:: Work to complete ::
Give back every record that follows, exactly as written.

(Collected data entries)
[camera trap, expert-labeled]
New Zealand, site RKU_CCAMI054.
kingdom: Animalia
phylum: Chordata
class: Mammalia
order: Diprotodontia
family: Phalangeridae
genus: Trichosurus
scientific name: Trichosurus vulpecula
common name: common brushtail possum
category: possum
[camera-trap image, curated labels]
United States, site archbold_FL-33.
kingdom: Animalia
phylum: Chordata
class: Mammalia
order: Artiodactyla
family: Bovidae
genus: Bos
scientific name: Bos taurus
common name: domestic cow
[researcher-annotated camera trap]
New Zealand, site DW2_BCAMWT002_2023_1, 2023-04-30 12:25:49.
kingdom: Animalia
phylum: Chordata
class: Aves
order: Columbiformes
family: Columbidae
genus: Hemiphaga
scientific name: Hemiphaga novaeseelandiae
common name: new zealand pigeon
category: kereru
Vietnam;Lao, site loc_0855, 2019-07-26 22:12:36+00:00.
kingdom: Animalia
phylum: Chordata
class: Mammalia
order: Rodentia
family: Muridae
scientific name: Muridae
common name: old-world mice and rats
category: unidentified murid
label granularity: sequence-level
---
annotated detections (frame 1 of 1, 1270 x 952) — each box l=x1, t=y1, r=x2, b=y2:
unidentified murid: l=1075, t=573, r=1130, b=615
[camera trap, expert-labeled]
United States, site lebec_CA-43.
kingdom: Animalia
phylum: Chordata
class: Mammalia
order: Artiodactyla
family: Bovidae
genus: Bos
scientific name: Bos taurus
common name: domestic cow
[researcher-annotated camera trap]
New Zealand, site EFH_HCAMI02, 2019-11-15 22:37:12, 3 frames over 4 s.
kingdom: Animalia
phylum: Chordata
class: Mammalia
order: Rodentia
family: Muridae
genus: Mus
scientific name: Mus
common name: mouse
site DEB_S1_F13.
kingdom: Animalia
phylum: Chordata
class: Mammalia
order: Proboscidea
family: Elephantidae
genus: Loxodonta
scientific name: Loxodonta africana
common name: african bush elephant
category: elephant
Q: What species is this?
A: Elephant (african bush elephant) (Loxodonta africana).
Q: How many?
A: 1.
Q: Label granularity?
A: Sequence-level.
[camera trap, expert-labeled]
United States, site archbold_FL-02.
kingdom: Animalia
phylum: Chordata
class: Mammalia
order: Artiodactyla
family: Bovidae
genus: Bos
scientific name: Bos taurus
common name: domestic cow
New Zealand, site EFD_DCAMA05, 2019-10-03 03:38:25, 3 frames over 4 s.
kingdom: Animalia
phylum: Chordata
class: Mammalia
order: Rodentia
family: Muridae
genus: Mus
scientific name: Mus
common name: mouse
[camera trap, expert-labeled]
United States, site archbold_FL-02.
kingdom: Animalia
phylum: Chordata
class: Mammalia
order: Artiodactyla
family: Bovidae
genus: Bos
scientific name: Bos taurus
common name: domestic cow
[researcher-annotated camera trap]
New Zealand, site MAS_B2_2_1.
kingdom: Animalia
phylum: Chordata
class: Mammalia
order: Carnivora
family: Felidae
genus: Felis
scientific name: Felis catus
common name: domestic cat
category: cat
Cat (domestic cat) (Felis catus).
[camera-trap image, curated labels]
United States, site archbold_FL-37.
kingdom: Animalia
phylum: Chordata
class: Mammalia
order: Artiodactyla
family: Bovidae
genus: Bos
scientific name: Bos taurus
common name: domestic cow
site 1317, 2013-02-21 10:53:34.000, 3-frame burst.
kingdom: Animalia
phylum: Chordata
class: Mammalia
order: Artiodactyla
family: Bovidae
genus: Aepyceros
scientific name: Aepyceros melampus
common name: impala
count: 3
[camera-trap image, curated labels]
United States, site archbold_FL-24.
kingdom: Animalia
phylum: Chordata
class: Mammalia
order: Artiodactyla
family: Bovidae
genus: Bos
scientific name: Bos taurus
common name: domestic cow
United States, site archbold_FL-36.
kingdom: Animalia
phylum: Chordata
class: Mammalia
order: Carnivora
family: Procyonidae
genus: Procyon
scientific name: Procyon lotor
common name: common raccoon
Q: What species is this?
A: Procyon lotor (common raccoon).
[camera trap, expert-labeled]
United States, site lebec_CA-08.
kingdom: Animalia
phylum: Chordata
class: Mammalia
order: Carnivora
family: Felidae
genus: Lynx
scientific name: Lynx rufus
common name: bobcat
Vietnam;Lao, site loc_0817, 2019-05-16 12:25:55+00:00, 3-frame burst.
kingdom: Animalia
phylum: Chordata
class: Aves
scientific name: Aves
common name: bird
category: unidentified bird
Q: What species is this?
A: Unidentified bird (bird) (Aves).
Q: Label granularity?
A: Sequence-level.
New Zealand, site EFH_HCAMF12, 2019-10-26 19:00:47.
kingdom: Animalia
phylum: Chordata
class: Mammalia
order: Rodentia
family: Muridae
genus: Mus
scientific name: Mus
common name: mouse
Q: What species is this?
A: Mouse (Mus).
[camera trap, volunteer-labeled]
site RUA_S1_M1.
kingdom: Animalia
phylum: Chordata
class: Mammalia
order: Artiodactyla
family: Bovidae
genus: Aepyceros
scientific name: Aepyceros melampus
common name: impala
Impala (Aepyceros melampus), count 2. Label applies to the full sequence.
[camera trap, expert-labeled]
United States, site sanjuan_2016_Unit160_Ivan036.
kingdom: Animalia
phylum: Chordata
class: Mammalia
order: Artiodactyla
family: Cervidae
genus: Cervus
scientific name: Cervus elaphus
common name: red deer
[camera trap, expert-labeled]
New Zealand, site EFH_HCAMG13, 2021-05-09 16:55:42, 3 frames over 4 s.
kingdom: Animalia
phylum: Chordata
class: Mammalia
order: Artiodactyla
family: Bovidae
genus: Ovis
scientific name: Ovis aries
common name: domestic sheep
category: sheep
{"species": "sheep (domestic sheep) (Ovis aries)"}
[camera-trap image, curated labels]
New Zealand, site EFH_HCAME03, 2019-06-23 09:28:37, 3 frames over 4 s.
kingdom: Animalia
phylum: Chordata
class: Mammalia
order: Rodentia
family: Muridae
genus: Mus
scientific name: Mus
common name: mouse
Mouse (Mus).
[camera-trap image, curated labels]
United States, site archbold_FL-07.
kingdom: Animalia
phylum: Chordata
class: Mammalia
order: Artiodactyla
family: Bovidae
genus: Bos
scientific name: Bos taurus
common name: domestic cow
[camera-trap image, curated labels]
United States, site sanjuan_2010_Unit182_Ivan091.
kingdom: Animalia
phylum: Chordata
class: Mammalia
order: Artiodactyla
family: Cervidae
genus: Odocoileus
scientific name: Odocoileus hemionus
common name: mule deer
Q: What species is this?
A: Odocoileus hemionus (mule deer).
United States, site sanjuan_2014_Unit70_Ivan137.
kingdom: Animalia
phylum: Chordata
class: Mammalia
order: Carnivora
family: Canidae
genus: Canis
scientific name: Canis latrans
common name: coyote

:: Solution to this exercise ::
[camera trap, expert-labeled]
New Zealand, site RKU_CCAMI054.
kingdom: Animalia
phylum: Chordata
class: Mammalia
order: Diprotodontia
family: Phalangeridae
genus: Trichosurus
scientific name: Trichosurus vulpecula
common name: common brushtail possum
category: possum
[camera-trap image, curated labels]
United States, site archbold_FL-33.
kingdom: Animalia
phylum: Chordata
class: Mammalia
order: Artiodactyla
family: Bovidae
genus: Bos
scientific name: Bos taurus
common name: domestic cow
[researcher-annotated camera trap]
New Zealand, site DW2_BCAMWT002_2023_1, 2023-04-30 12:25:49.
kingdom: Animalia
phylum: Chordata
class: Aves
order: Columbiformes
family: Columbidae
genus: Hemiphaga
scientific name: Hemiphaga novaeseelandiae
common name: new zealand pigeon
category: kereru
Vietnam;Lao, site loc_0855, 2019-07-26 22:12:36+00:00.
kingdom: Animalia
phylum: Chordata
class: Mammalia
order: Rodentia
family: Muridae
scientific name: Muridae
common name: old-world mice and rats
category: unidentified murid
label granularity: sequence-level
---
annotated detections (frame 1 of 1, 1270 x 952) — each box l=x1, t=y1, r=x2, b=y2:
unidentified murid: l=1075, t=573, r=1130, b=615
[camera trap, expert-labeled]
United States, site lebec_CA-43.
kingdom: Animalia
phylum: Chordata
class: Mammalia
order: Artiodactyla
family: Bovidae
genus: Bos
scientific name: Bos taurus
common name: domestic cow
[researcher-annotated camera trap]
New Zealand, site EFH_HCAMI02, 2019-11-15 22:37:12, 3 frames over 4 s.
kingdom: Animalia
phylum: Chordata
class: Mammalia
order: Rodentia
family: Muridae
genus: Mus
scientific name: Mus
common name: mouse
site DEB_S1_F13.
kingdom: Animalia
phylum: Chordata
class: Mammalia
order: Proboscidea
family: Elephantidae
genus: Loxodonta
scientific name: Loxodonta africana
common name: african bush elephant
category: elephant
Q: What species is this?
A: Elephant (african bush elephant) (Loxodonta africana).
Q: How many?
A: 1.
Q: Label granularity?
A: Sequence-level.
[camera trap, expert-labeled]
United States, site archbold_FL-02.
kingdom: Animalia
phylum: Chordata
class: Mammalia
order: Artiodactyla
family: Bovidae
genus: Bos
scientific name: Bos taurus
common name: domestic cow
New Zealand, site EFD_DCAMA05, 2019-10-03 03:38:25, 3 frames over 4 s.
kingdom: Animalia
phylum: Chordata
class: Mammalia
order: Rodentia
family: Muridae
genus: Mus
scientific name: Mus
common name: mouse
[camera trap, expert-labeled]
United States, site archbold_FL-02.
kingdom: Animalia
phylum: Chordata
class: Mammalia
order: Artiodactyla
family: Bovidae
genus: Bos
scientific name: Bos taurus
common name: domestic cow
[researcher-annotated camera trap]
New Zealand, site MAS_B2_2_1.
kingdom: Animalia
phylum: Chordata
class: Mammalia
order: Carnivora
family: Felidae
genus: Felis
scientific name: Felis catus
common name: domestic cat
category: cat
Cat (domestic cat) (Felis catus).
[camera-trap image, curated labels]
United States, site archbold_FL-37.
kingdom: Animalia
phylum: Chordata
class: Mammalia
order: Artiodactyla
family: Bovidae
genus: Bos
scientific name: Bos taurus
common name: domestic cow
site 1317, 2013-02-21 10:53:34.000, 3-frame burst.
kingdom: Animalia
phylum: Chordata
class: Mammalia
order: Artiodactyla
family: Bovidae
genus: Aepyceros
scientific name: Aepyceros melampus
common name: impala
count: 3
[camera-trap image, curated labels]
United States, site archbold_FL-24.
kingdom: Animalia
phylum: Chordata
class: Mammalia
order: Artiodactyla
family: Bovidae
genus: Bos
scientific name: Bos taurus
common name: domestic cow
United States, site archbold_FL-36.
kingdom: Animalia
phylum: Chordata
class: Mammalia
order: Carnivora
family: Procyonidae
genus: Procyon
scientific name: Procyon lotor
common name: common raccoon
Q: What species is this?
A: Procyon lotor (common raccoon).
[camera trap, expert-labeled]
United States, site lebec_CA-08.
kingdom: Animalia
phylum: Chordata
class: Mammalia
order: Carnivora
family: Felidae
genus: Lynx
scientific name: Lynx rufus
common name: bobcat
Vietnam;Lao, site loc_0817, 2019-05-16 12:25:55+00:00, 3-frame burst.
kingdom: Animalia
phylum: Chordata
class: Aves
scientific name: Aves
common name: bird
category: unidentified bird
Q: What species is this?
A: Unidentified bird (bird) (Aves).
Q: Label granularity?
A: Sequence-level.
New Zealand, site EFH_HCAMF12, 2019-10-26 19:00:47.
kingdom: Animalia
phylum: Chordata
class: Mammalia
order: Rodentia
family: Muridae
genus: Mus
scientific name: Mus
common name: mouse
Q: What species is this?
A: Mouse (Mus).
[camera trap, volunteer-labeled]
site RUA_S1_M1.
kingdom: Animalia
phylum: Chordata
class: Mammalia
order: Artiodactyla
family: Bovidae
genus: Aepyceros
scientific name: Aepyceros melampus
common name: impala
Impala (Aepyceros melampus), count 2. Label applies to the full sequence.
[camera trap, expert-labeled]
United States, site sanjuan_2016_Unit160_Ivan036.
kingdom: Animalia
phylum: Chordata
class: Mammalia
order: Artiodactyla
family: Cervidae
genus: Cervus
scientific name: Cervus elaphus
common name: red deer
[camera trap, expert-labeled]
New Zealand, site EFH_HCAMG13, 2021-05-09 16:55:42, 3 frames over 4 s.
kingdom: Animalia
phylum: Chordata
class: Mammalia
order: Artiodactyla
family: Bovidae
genus: Ovis
scientific name: Ovis aries
common name: domestic sheep
category: sheep
{"species": "sheep (domestic sheep) (Ovis aries)"}
[camera-trap image, curated labels]
New Zealand, site EFH_HCAME03, 2019-06-23 09:28:37, 3 frames over 4 s.
kingdom: Animalia
phylum: Chordata
class: Mammalia
order: Rodentia
family: Muridae
genus: Mus
scientific name: Mus
common name: mouse
Mouse (Mus).
[camera-trap image, curated labels]
United States, site archbold_FL-07.
kingdom: Animalia
phylum: Chordata
class: Mammalia
order: Artiodactyla
family: Bovidae
genus: Bos
scientific name: Bos taurus
common name: domestic cow
[camera-trap image, curated labels]
United States, site sanjuan_2010_Unit182_Ivan091.
kingdom: Animalia
phylum: Chordata
class: Mammalia
order: Artiodactyla
family: Cervidae
genus: Odocoileus
scientific name: Odocoileus hemionus
common name: mule deer
Q: What species is this?
A: Odocoileus hemionus (mule deer).
United States, site sanjuan_2014_Unit70_Ivan137.
kingdom: Animalia
phylum: Chordata
class: Mammalia
order: Carnivora
family: Canidae
genus: Canis
scientific name: Canis latrans
common name: coyote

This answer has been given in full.